Zur selben Zeit an anderen Orten der Welt wahrscheinlich: Kapitalanlage-Beratungsgespäche in örtlichen Sparkassenfilialen, Seminare zur Selbstoptimierung mit Titeln wie »Erfolg auf der ganzen Linie«, Vorträge zum Thema Work-Life-Balance, Yoga-Kurse für Führungskräfte …)
Als Theo Bübel das Kino verlässt, geht ihm das Poker-Drama noch einmal durch den Kopf. Er schüttelt selbigen, steigt in die Linie 96 ein und fährt Richtung Oberhausen-Eisenheim. Er betritt den heimischen Taubenschlag und berichtet von seinem Abend im Lichtspielhaus und dem immens aufregenden Film. Das gurrende Gefieder antwortet mit den wildesten Geschichten des Tages. Wer wem am Futtertrog in die Quere gekommen ist, dass der Habicht gefährlich über dem Viertel gekreist ist und dass man wirklich froh ist, dass Theo wieder den Weg nach Hause gefunden hat.

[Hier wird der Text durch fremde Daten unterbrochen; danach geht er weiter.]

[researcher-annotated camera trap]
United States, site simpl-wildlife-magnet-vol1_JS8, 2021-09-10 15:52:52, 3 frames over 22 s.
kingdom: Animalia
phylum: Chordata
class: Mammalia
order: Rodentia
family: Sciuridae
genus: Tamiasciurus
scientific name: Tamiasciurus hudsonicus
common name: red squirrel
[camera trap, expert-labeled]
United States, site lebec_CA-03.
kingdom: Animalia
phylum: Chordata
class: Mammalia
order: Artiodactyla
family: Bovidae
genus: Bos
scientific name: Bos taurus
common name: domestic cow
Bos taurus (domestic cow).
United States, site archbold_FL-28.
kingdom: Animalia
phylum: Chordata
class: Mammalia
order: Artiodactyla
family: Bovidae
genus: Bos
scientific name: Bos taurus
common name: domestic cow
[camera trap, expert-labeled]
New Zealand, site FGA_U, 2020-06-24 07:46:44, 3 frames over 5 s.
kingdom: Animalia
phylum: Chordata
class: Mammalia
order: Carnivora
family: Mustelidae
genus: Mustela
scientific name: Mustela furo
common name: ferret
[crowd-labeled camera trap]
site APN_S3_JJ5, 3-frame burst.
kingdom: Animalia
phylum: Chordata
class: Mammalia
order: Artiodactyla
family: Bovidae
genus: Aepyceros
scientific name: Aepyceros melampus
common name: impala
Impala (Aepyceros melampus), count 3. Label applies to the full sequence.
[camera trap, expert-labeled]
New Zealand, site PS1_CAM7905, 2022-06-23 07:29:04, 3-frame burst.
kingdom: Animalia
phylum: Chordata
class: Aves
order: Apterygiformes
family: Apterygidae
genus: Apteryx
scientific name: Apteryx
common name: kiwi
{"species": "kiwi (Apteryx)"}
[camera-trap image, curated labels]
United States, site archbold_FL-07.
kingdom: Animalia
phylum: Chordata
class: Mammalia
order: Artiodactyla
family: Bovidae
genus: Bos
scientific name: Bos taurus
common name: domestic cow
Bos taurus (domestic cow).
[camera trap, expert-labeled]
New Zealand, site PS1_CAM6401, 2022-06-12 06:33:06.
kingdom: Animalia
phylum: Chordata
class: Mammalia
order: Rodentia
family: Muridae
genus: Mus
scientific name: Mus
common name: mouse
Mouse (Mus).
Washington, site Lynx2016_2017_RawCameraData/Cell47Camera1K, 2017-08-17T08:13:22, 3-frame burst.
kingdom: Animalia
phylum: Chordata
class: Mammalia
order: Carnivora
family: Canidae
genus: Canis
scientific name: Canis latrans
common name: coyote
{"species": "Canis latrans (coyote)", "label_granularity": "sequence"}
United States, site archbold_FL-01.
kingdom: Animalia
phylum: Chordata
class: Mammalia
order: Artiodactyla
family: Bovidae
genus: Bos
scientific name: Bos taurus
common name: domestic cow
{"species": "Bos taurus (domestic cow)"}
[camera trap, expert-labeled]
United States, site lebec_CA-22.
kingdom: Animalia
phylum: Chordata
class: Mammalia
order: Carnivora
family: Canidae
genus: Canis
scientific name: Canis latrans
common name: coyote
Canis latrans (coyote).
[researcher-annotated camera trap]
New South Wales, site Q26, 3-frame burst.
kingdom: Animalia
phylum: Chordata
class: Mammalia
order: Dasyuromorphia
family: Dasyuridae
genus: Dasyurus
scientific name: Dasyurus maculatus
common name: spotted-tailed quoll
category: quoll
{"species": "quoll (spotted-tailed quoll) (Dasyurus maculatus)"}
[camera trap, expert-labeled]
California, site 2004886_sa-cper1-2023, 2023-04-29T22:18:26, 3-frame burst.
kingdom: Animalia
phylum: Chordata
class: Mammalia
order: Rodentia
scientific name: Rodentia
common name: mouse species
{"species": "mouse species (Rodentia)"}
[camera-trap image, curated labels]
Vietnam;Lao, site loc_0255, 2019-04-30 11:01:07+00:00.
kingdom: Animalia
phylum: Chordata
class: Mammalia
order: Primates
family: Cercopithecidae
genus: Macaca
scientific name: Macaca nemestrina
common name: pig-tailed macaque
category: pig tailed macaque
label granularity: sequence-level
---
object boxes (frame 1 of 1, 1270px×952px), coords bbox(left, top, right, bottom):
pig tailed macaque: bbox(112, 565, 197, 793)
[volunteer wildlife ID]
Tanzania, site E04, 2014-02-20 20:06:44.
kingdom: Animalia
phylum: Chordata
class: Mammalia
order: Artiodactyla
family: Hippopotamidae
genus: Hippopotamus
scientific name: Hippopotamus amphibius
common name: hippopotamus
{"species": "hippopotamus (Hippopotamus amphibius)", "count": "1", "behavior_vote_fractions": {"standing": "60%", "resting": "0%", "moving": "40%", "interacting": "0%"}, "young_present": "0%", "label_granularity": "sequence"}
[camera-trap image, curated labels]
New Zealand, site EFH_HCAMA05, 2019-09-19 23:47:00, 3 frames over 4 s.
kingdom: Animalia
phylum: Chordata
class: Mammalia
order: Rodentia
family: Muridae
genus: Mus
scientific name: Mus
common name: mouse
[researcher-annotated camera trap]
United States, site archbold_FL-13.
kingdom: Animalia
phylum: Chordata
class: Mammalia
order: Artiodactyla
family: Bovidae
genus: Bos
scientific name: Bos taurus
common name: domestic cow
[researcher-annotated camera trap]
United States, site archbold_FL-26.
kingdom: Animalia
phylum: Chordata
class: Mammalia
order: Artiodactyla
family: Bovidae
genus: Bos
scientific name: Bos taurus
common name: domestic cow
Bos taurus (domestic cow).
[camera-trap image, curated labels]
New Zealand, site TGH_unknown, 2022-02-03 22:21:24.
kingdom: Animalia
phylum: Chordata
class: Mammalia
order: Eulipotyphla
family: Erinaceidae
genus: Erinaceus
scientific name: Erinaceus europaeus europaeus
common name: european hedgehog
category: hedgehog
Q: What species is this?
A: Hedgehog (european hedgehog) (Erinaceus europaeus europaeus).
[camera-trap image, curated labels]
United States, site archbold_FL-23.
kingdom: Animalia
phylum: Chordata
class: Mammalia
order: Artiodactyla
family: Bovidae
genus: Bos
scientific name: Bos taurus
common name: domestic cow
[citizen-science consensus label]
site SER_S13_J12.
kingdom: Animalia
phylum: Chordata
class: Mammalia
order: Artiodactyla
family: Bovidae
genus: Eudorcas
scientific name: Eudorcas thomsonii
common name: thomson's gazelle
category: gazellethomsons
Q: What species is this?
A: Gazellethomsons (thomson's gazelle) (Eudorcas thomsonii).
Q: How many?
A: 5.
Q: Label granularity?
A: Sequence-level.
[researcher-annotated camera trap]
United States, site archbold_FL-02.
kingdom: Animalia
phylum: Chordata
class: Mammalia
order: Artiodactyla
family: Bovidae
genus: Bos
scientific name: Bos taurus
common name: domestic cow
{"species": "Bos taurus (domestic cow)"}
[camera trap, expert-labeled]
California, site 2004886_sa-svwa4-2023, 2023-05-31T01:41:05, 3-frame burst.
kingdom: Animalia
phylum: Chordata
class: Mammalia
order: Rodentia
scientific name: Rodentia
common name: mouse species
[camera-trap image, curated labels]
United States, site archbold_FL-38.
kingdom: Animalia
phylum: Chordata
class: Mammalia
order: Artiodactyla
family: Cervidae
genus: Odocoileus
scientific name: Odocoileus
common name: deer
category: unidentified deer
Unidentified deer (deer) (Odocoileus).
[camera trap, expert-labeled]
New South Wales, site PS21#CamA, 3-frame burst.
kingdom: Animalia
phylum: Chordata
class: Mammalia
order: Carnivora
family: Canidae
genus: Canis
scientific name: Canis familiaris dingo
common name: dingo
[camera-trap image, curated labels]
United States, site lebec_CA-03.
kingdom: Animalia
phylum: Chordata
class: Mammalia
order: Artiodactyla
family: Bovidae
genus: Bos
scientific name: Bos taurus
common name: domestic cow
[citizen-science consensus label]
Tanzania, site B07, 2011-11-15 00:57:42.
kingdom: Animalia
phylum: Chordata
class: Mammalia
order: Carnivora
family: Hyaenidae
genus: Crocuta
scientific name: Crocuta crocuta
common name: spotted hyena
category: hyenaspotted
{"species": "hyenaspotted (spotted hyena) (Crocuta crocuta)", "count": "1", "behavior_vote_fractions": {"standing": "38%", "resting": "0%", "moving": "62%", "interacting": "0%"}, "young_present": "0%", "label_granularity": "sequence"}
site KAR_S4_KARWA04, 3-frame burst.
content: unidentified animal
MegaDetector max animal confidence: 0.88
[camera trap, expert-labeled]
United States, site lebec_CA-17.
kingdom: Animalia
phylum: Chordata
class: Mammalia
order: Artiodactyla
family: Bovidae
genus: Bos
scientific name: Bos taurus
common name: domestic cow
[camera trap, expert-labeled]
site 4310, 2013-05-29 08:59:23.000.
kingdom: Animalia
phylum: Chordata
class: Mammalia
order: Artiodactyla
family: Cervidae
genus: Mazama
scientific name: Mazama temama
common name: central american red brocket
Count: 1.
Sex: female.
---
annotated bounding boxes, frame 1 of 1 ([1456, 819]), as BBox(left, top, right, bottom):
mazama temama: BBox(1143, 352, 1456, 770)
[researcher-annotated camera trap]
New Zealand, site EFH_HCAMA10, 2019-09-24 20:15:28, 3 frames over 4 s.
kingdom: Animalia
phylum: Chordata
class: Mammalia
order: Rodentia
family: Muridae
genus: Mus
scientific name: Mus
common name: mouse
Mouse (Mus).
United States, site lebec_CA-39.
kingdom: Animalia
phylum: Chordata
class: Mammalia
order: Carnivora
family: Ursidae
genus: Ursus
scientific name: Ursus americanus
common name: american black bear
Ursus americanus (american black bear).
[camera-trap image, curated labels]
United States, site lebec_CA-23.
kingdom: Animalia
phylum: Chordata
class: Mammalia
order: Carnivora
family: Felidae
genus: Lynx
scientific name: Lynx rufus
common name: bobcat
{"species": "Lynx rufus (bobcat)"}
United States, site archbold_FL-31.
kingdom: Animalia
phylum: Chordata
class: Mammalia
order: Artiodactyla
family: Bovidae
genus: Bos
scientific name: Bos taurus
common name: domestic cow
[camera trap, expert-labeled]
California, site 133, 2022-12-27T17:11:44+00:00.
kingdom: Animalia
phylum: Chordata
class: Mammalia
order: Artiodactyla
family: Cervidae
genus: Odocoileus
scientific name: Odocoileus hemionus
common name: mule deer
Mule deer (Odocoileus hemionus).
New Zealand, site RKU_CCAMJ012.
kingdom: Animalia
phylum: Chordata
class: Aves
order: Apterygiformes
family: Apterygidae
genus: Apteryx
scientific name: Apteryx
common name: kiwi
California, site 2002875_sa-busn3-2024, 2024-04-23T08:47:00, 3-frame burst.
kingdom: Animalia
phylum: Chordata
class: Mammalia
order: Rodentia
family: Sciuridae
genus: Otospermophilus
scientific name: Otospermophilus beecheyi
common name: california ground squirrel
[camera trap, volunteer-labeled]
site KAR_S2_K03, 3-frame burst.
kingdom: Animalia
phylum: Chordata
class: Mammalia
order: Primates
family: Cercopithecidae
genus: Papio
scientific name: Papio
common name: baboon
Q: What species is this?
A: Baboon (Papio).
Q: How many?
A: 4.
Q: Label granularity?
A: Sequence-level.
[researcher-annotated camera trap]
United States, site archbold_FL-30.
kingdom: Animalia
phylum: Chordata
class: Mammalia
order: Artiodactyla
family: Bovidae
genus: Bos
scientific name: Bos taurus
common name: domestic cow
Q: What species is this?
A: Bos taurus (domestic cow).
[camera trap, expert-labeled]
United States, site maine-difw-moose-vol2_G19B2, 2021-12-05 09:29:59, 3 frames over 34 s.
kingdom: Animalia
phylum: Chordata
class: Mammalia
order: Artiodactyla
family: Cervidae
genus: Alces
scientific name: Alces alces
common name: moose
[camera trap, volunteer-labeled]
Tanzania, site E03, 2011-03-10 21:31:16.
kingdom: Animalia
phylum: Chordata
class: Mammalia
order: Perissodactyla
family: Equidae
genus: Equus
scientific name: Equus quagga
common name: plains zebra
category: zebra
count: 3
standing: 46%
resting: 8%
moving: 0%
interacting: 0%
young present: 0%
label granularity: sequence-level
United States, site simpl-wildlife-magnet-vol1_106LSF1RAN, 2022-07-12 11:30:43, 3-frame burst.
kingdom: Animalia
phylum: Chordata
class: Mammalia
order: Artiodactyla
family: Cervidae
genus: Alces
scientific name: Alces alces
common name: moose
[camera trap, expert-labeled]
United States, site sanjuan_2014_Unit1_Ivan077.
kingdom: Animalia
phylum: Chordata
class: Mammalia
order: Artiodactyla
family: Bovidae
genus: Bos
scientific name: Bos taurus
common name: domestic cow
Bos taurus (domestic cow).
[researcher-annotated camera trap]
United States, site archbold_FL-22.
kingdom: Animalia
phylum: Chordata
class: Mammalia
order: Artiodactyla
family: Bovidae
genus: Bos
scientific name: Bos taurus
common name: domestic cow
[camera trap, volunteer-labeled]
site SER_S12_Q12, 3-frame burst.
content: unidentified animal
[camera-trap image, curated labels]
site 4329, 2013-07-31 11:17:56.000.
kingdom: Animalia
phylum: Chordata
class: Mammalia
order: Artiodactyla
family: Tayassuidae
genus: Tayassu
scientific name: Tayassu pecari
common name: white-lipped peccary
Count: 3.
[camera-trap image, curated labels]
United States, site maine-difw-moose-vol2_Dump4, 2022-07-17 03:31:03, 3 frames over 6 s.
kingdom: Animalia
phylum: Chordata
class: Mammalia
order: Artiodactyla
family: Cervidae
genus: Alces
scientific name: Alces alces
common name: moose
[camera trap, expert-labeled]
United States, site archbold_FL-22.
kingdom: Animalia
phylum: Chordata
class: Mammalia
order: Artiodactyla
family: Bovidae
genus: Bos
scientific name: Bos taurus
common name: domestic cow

Am folgenden Tag: Taubenwettflug.
Es weht ein laues Lüftchen, der Himmel ist blau und wolkig weiß marmoriert. Theo Bübel hat die vier erfahrenen Preisträger und zwei junge Talente behutsam in Kisten verfrachtet. Die Kisten fährt er auf dem Anhänger seiner über Jahrzehnte gepflegten Kreidler Florett zur Reisevereinigung »Sterkrade 08«. Von dort geht’s für die sechs Sportskanonen in Richtung Norden und für Theo wieder gen Zechenhaus. Er ist einigermaßen siegessicher. Schließlich hat er die gefiederten Freunde aufs Beste vorbereitet mit Kartenmaterial von der Lüneburger Heide, mit einem Diavortrag über eigene Reisen (mit der Kreidler) und motivierenden Reden über legendäre Preisflüge der letzten drei Jahrzehnte. Ab 15 Uhr beobachtet er den Horizont mit geschultem Blick. Ab 15:25 Uhr kündigen sich die Heimkehrer als schwarze Punkte vor weißen Wolken an. Wenige Minuten später sind alle wieder im Schlag, wohlauf und bestens gelaunt. Theo hält eine Dankesrede und dass er sich freut, dass alle den Weg nach Hause gefunden haben. Die Tauben berichten von ihrer rasanten Reise. Zur Feier des Tages gibt es eine Extraportion Spezialfutter (eigene Geheim-Mischung).
Zur selben Zeit an anderen Orten wahrscheinlich: Kapitalanlage-Beratungsgespäche in örtlichen Sparkassenfilialen, Seminare zur Selbstoptimierung mit Titeln wie »Erfolg auf der ganzen Linie«, Vorträge zum Thema Work-Life-Balance, Yoga-Kurse für Führungskräfte, omnipotente Business-Jungs, die ihre vielen Laufkilometer und Kreisstrecken auf Facebook posten … und ein Typ, der alles gibt und alles verlieren wird.
Braucht jemand eine Moral von der Geschichte? Ja, echt? Hmmm … das wäre ein Alarmsignal und wir würden in besonders schwierigen Fällen evtl. die Telefonnummer von Theo Bübel rausgeben. Obacht: Er geht selten dran.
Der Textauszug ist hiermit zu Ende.